How to change your command line prompt

Your command line welcomes you with a prompt.

Default OSX terminal may look like this.

PS1 is the variable used by your shell to determine your command line prompt

RPS1 determines your right hand prompt.

Note, you can always `echo` this variable to see what these are currently set to.

By default, mine is set to %n@%m %1~ %#

These % (percent) symbol combinations are prompt expansions (docs)

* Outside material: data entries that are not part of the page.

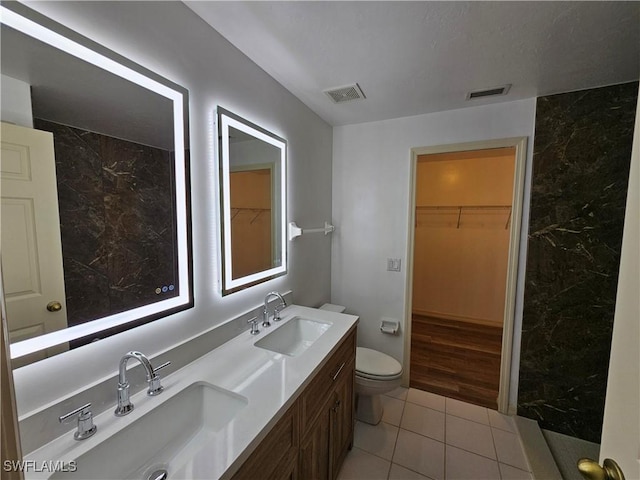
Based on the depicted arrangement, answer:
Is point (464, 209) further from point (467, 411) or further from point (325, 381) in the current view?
point (325, 381)

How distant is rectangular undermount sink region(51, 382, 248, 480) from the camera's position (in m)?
0.73

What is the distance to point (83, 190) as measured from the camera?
0.86m

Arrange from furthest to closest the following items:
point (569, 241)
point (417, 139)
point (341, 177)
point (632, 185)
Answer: point (341, 177) < point (417, 139) < point (569, 241) < point (632, 185)

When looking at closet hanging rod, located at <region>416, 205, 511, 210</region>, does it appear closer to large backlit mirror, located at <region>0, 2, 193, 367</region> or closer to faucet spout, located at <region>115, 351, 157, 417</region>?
large backlit mirror, located at <region>0, 2, 193, 367</region>

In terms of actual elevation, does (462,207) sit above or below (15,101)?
below

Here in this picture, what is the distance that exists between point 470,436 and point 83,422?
2.28 meters

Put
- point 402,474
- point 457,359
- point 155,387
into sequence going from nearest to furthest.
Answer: point 155,387
point 402,474
point 457,359

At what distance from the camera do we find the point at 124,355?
923mm

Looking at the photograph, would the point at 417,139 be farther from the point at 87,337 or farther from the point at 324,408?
the point at 87,337

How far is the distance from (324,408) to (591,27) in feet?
7.09

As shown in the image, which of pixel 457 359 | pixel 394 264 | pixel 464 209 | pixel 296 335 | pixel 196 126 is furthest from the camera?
pixel 464 209

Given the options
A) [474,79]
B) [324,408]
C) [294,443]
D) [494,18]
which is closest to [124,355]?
[294,443]

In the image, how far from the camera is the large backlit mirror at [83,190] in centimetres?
72

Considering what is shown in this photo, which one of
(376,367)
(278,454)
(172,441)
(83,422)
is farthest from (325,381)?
(83,422)
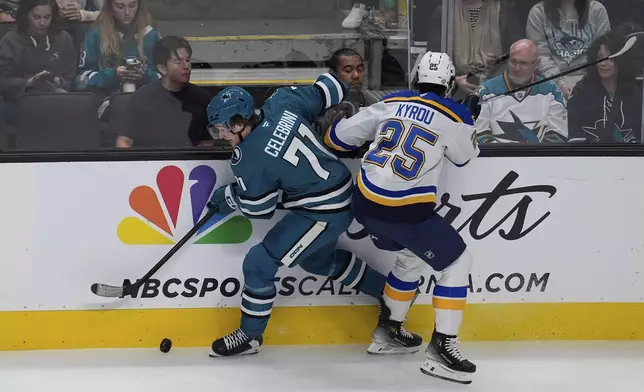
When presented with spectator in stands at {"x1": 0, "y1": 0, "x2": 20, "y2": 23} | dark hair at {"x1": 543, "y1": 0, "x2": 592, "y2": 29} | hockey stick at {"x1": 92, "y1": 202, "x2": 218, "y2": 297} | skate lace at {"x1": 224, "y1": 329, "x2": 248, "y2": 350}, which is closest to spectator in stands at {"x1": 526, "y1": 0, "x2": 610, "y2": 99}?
dark hair at {"x1": 543, "y1": 0, "x2": 592, "y2": 29}

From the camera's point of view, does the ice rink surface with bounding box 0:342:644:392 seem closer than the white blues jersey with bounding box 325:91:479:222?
No

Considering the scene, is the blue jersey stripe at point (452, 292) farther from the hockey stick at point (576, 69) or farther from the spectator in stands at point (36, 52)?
the spectator in stands at point (36, 52)

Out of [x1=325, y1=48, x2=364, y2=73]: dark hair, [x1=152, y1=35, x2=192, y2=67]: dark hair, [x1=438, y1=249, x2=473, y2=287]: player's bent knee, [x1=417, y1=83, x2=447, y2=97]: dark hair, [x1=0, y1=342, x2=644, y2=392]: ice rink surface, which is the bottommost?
[x1=0, y1=342, x2=644, y2=392]: ice rink surface

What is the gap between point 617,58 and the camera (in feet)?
10.5

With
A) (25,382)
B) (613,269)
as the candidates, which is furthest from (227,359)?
(613,269)

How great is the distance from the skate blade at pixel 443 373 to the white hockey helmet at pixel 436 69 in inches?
37.3

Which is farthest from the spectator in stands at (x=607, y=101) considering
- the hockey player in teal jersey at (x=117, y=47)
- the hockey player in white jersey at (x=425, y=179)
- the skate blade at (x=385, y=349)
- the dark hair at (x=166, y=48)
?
the hockey player in teal jersey at (x=117, y=47)

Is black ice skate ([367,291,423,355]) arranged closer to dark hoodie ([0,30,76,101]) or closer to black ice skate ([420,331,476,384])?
black ice skate ([420,331,476,384])

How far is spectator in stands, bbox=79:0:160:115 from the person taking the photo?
3.10 meters

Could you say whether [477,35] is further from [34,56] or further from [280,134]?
[34,56]

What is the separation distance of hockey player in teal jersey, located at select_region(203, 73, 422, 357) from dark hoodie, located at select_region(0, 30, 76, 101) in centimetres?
65

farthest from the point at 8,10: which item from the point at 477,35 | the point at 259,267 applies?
the point at 477,35

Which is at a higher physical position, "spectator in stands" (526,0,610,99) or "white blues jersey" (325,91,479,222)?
"spectator in stands" (526,0,610,99)

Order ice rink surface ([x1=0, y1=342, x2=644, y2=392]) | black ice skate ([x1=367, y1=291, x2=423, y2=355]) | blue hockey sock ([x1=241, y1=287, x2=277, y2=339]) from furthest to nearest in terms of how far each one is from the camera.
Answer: black ice skate ([x1=367, y1=291, x2=423, y2=355]), blue hockey sock ([x1=241, y1=287, x2=277, y2=339]), ice rink surface ([x1=0, y1=342, x2=644, y2=392])
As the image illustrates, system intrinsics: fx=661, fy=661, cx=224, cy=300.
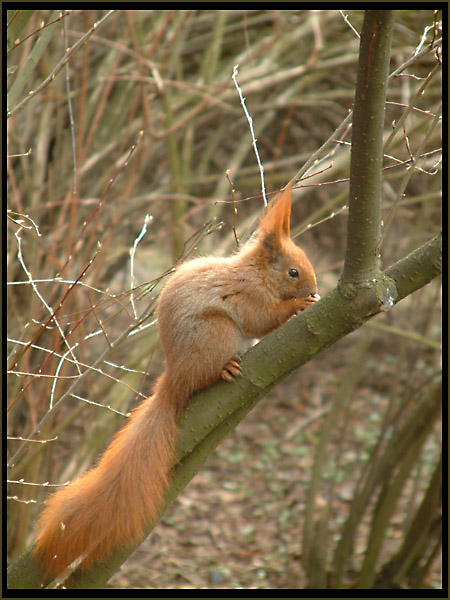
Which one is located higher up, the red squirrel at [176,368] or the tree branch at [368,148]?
the tree branch at [368,148]

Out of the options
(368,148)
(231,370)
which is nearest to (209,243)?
(231,370)

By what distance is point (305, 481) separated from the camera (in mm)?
5848

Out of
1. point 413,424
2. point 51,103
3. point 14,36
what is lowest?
point 413,424

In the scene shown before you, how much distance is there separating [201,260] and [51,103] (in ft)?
7.17

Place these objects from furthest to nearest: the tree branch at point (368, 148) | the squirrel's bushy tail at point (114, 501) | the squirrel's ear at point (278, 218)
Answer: the squirrel's ear at point (278, 218)
the squirrel's bushy tail at point (114, 501)
the tree branch at point (368, 148)

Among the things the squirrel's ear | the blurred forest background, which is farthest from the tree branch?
the blurred forest background

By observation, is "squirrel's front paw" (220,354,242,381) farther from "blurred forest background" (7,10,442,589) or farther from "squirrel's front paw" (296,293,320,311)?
"blurred forest background" (7,10,442,589)

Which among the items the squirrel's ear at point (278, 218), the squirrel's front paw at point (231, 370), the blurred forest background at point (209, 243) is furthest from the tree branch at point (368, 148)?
the blurred forest background at point (209, 243)

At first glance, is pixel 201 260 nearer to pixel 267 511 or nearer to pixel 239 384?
pixel 239 384

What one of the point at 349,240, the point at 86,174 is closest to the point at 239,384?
the point at 349,240

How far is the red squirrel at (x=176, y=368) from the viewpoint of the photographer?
2.13 m

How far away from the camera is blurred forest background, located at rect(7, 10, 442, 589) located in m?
3.82

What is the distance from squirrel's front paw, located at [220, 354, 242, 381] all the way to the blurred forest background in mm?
882

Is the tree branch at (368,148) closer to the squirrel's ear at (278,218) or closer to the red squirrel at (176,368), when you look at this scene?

  • %n– is the special variable $USERNAME (echo this to check)
  • @ – literally the “@“ sign,
  • %m – hostname up to the first “.”
  • %1~ – current working directory for “1” ancestor
  • Additionally you may like..
  • %~ – current working directory with home aliased to “~”
  • %D – date in yy-mm-dd (International) format
  • %W – date in mm-dd-yy (US) format
  • %t – time in am/pm format
  • %* – time in 24 hour format

Note, your prompt can even accept emoji’s 🚀

command+control+space brings up the emoji keyboard on Macs

How to apply this to every new terminal window

If you are using bash, add your PS1=... command to your ~/.bash_profile file.

If you are using zsh, add your PS1=... command to your ~/.zshrc file

* emoji’s are not available on all machines, but great on those are.